* Written task 1 *
Reproduce the stretch from "Overall, 86 nations" through "the 1908 edition." in the 2012 Summer Olympics text, substituting "Home nation" for "Host nation".
* Written task 2 *
According to the 2012 Summer Olympics text, how many medals have been stripped to date?
* Written task 3 *
Carry on the 2012 Summer Olympics text from its final sentence.

* Document section *
## START
The 2012 Summer Olympics, officially known as the Games of the XXX Olympiad, were a summer multi-sport event held in London, the capital of the United Kingdom, from 27 July to 12 August. A total of 10,768 athletes from 204 nations participated in 302 events in 26 sports across 39 different disciplines.

Overall, 86 nations received at least one medal, and 55 of them won at least one gold medal. Athletes from the United States won the most medals overall, with 104, and the most gold medals, with 47. The latter record is the largest gold medal haul for the country at a non-US hosted Olympics. Host nation Great Britain won 29 gold medals and 65 overall medals making it the most successful Olympics performance for that nation since the 1908 edition.

Michael Phelps and Missy Franklin won the most gold medals at the games with four each. Phelps also won the greatest number of medals overall winning six in total. Bahrain, Botswana, Cyprus, Gabon, Grenada, Guatemala, and Montenegro all won their first Olympic medals with Bahrain and Grenada winning their nation's first Olympic gold medal. Previously, Montenegrin athletes had competed as nationals of Serbia and Montenegro and of Yugoslavia. Taekwondo athlete Milica Mandić from Serbia won the first Olympic gold medal for that nation as an independent nation. 

During and after the games, many athletes who were caught doping or tested positive for banned substances were disqualified from competition and had their medals revoked. To date, 40 medals have been stripped, with Russia accounting for 17 of those.

Medal table 

 

The medal table is based on information provided by the International Olympic Committee (IOC) and is consistent with IOC convention in its published medal tables. By default, the table is ordered by the number of gold medals the athletes from a nation have won, where nation is an entity represented by a National Olympic Committee (NOC). The number of silver medals is taken into consideration next and then the number of bronze medals.
## END
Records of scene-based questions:
## START
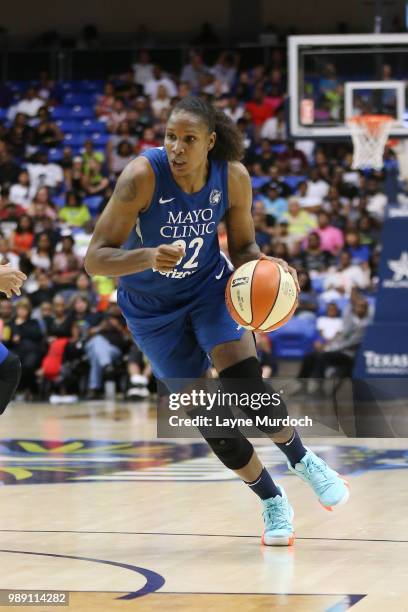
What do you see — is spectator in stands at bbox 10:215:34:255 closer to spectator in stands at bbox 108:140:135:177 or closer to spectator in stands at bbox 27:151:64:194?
spectator in stands at bbox 27:151:64:194

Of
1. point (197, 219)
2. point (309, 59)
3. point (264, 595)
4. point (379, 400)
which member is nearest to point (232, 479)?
point (197, 219)

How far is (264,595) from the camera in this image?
13.8 feet

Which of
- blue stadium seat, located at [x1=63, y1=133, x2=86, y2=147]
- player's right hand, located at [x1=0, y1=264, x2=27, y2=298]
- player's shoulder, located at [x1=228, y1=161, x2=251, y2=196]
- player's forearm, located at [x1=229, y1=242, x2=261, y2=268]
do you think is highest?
blue stadium seat, located at [x1=63, y1=133, x2=86, y2=147]

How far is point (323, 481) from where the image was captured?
5559 mm

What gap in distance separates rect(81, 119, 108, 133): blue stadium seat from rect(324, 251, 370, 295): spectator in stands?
Result: 7.31 m

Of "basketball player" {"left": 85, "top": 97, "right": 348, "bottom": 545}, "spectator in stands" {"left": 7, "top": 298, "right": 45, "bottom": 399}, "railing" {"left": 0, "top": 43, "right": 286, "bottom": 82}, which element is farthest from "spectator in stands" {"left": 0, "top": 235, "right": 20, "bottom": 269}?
"basketball player" {"left": 85, "top": 97, "right": 348, "bottom": 545}

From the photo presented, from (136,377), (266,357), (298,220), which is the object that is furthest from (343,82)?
(136,377)

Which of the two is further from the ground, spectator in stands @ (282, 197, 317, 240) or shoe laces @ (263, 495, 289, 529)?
spectator in stands @ (282, 197, 317, 240)

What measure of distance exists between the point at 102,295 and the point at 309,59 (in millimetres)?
4579

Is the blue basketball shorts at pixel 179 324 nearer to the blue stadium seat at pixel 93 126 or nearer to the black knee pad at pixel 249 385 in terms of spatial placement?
the black knee pad at pixel 249 385

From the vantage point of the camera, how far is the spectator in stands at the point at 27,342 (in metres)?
15.1

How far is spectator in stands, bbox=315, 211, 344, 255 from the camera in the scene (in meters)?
16.2

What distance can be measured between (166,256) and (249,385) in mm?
873

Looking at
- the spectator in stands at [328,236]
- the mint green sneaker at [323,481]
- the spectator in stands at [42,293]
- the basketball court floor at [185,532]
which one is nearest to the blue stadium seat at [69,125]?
the spectator in stands at [42,293]
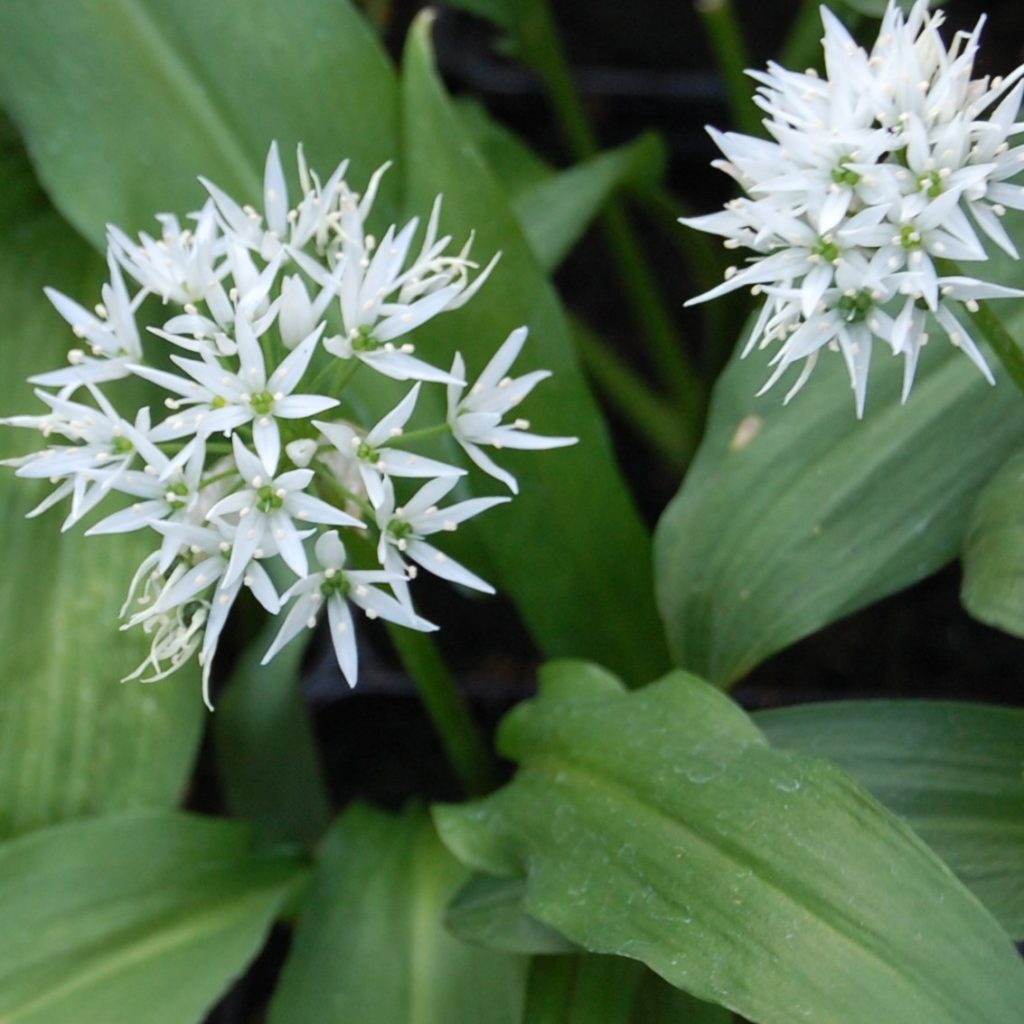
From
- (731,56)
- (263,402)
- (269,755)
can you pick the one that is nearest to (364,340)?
(263,402)

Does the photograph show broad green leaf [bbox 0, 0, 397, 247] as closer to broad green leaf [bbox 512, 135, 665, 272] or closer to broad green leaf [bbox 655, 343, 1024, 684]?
broad green leaf [bbox 512, 135, 665, 272]

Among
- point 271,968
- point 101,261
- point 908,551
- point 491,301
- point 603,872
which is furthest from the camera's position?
point 271,968

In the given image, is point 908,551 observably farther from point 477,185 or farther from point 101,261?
point 101,261

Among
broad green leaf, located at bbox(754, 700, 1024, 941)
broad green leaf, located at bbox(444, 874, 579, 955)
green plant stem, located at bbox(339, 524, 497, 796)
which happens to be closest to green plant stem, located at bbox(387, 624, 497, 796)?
green plant stem, located at bbox(339, 524, 497, 796)

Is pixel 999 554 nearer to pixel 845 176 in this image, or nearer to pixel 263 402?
pixel 845 176

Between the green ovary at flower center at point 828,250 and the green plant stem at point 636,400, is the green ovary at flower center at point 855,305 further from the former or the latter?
the green plant stem at point 636,400

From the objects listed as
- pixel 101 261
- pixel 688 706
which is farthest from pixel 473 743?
pixel 101 261
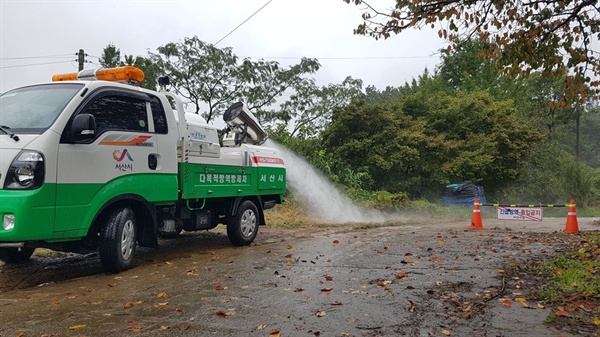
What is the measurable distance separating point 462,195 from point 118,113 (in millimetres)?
22237

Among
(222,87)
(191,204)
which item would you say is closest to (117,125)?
(191,204)

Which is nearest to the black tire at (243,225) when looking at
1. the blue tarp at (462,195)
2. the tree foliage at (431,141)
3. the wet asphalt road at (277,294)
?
the wet asphalt road at (277,294)

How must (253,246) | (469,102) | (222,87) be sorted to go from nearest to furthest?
(253,246) < (222,87) < (469,102)

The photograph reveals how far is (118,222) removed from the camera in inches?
257

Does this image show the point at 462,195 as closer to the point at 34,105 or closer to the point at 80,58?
the point at 80,58

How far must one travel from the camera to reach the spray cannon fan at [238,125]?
33.2ft

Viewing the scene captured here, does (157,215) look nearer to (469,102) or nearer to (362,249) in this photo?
(362,249)

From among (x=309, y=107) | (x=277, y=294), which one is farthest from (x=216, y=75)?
(x=277, y=294)

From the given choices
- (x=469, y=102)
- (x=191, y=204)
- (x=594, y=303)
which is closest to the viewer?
(x=594, y=303)

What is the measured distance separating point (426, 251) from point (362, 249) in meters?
1.11

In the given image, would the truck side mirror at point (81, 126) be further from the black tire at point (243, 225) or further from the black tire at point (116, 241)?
the black tire at point (243, 225)

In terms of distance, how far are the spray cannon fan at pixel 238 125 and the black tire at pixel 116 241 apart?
3.62 meters

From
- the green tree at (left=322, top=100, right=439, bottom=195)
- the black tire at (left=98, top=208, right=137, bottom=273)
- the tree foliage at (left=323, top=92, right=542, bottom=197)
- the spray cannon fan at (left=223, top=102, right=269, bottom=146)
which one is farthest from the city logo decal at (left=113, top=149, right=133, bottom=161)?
the tree foliage at (left=323, top=92, right=542, bottom=197)

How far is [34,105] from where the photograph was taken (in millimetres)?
6215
## END
* Right answer 1 *
Overall, 86 nations received at least one medal, and 55 of them won at least one gold medal. Athletes from the United States won the most medals overall, with 104, and the most gold medals, with 47. The latter record is the largest gold medal haul for the country at a non-US hosted Olympics. Home nation Great Britain won 29 gold medals and 65 overall medals making it the most successful Olympics performance for that nation since the 1908 edition.

* Right answer 2 *
40

* Right answer 3 *
In boxing, judo, taekwondo, and wrestling, two bronze medals are awarded in each weight class. Two silver medals (and no bronze) were awarded for second place ties in both the men's 200 metre freestyle swimming and the men's 100 metre butterfly swimming events. Two bronze medals were awarded for a third-place tie in the men's keirin cycling race; three bronze medals were awarded for a three-way third-place tie in the men's high jump.

Key
 Changes in medal standings (see below)

Changes in medal standings

On 29 August 2016, a report indicated that a retested sample for Besik Kudukhov of Russia, the silver medalist in the men's 60 kg freestyle wrestling event, had returned a positive result (later disclosed as dehydrochlormethyltestosterone). Kudukhov died in a car crash in December 2013. On 27 October 2016, the International Olympic Committee (IOC) dropped all disciplinary proceedings against Kudukhov, stating that such proceedings cannot be conducted against a deceased person.

Key
 Disqualified athlete(s)

Negative signs indicate either that medals were stripped or that medals were exchanged when upgraded to silver or gold in a reallocation.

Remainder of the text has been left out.